As discussed above, gas booster module 200 of FIG. 2 includes first and second gas boosters 220 and 238, respectively, which in one embodiment are single-stage gas boosters having a similar or identical design. In an alternate embodiment of the present invention, one of the gas boosters is a single-stage gas booster while the other gas booster is a multi-stage gas booster. The multi-stage gas booster is capable of providing a greater gas pressure boost than the single stage machine, although it has a higher minimum gas flow requirement. Additionally, the multi-stage gas booster is also more expensive to purchase and maintain than a single-stage gas booster.

By using a combination of a single-stage gas booster and a multi-stage gas booster, operation of the gas booster module can be adapted to support different load conditions. Thus, using power generation plant 100 of FIG. 1 as an example, when microturbines 112 alone are operating, the single-stage gas booster can be operated to supply pressure-boosted gas to that equipment. However, when standby generator 110 is also operating, generating an additional megawatt (MW) of power, the multi-stage gas booster can instead be operated to support the heavier load condition. Redundancy is still provided, in that either gas booster can be operated when the other gas booster is off-line for inspection, servicing or repair. However, as noted above, in order to run the multi-stage gas booster, enough power generation equipment must be operating to ensure that the high minimum gas flow requirements of the multi-stage gas booster are met.

As will be appreciated by persons skilled in the art, like gas booster module 200 of FIG. 2, gas booster module 400 of FIG. 4 may also be implemented using a combination of a single-stage gas booster and a multi-stage gas booster to provide adaptable operation for supporting different load conditions.

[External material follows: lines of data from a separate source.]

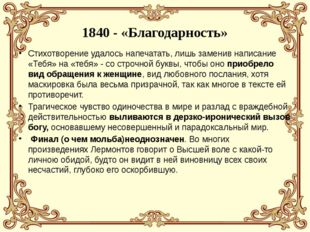 1840 - «Благодарность» Стихотворение удалось напечатать, лишь заменив написан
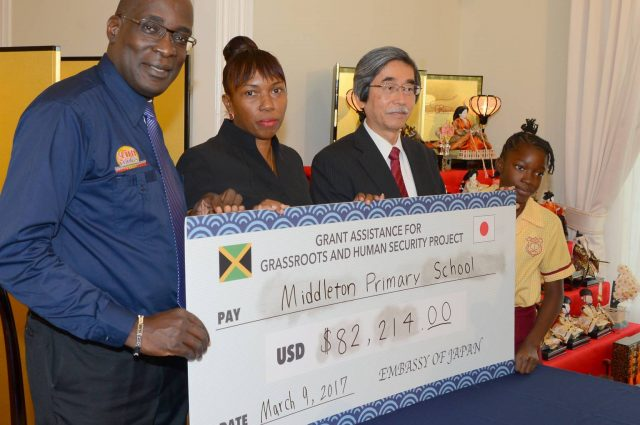 Jamaica recieves grant from japan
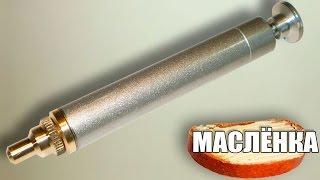 Масленка - шприц своими руками(Самодельная масленка-шприц для густой смазки. Давно собирался сделать масленку для смазки токарного станк..., 2014-04-29T11:16:25.000Z)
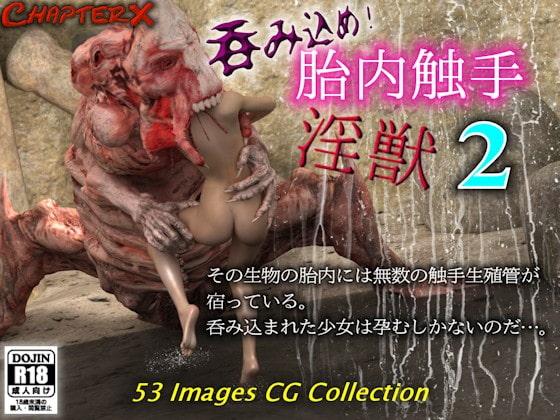 [ChapterX] 胎内触手淫獣2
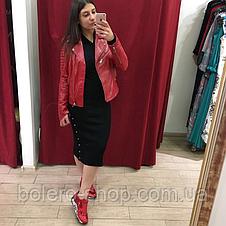 Куртка косуха женская кожаная красная, фото 3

A gas delivery system in accordance with the present invention includes a control system that is configured to receive information from the gas booster module as well as other system components, and automatically perform actions in response to that information. Such actions may include but are not limited to increasing or decreasing gas flow through the gas booster module, increasing or decrease an amount of gas recirculated through a bypass system of the gas booster module and/or the amount of cooling applied to such recirculated gas, turning on or off one or more gas boosters, shutting off the flow of gas to or from the gas booster module, or generating one or more alarms.

FIG. 6 is a high-level system diagram of a gas delivery system 600 in accordance with an embodiment of the present invention that includes a control system 602. As shown in FIG. 6, control system 602 exchanges digital and analog signals with other gas delivery system components 604, which include a gas booster module 606. In particular, as shown in FIG. 6, control system 602 receives digital and analog input signals from gas delivery system components 604. Additionally, control system 602 transmits digital and analog output signals to gas delivery system components 604.

As will be discussed in more detail herein, components of gas delivery system 600 other than gas booster module 606 that communicate with control system 602 may include without limitation a temperature sensor, flame detector, and methane gas detector located in the same room as gas booster module 606, an exhaust fan located near gas booster module 606, one or more emergency power off buttons electrically connected to gas booster module 606, a building fire alarm system, utility gas meters, and an annunciator control panel.

FIG. 7 depicts a controller 700 and associated input and output signals that may be used to implement control system 602 of FIG. 6. In an embodiment, controller 700 is a commercially-available programmable logic controller (PLC) that has been configured for use in a gas delivery system in accordance with an embodiment of the present invention. For example, in one implementation, controller 700 is a Direct Digital Control (DDC) controller designed and sold by Automated Logic Corporation of Atlanta, Ga. However, this example is not intended to be limiting and persons skilled in the art will readily appreciate that a wide variety of hardware- and/or software-based devices and systems may be used to implement controller 700.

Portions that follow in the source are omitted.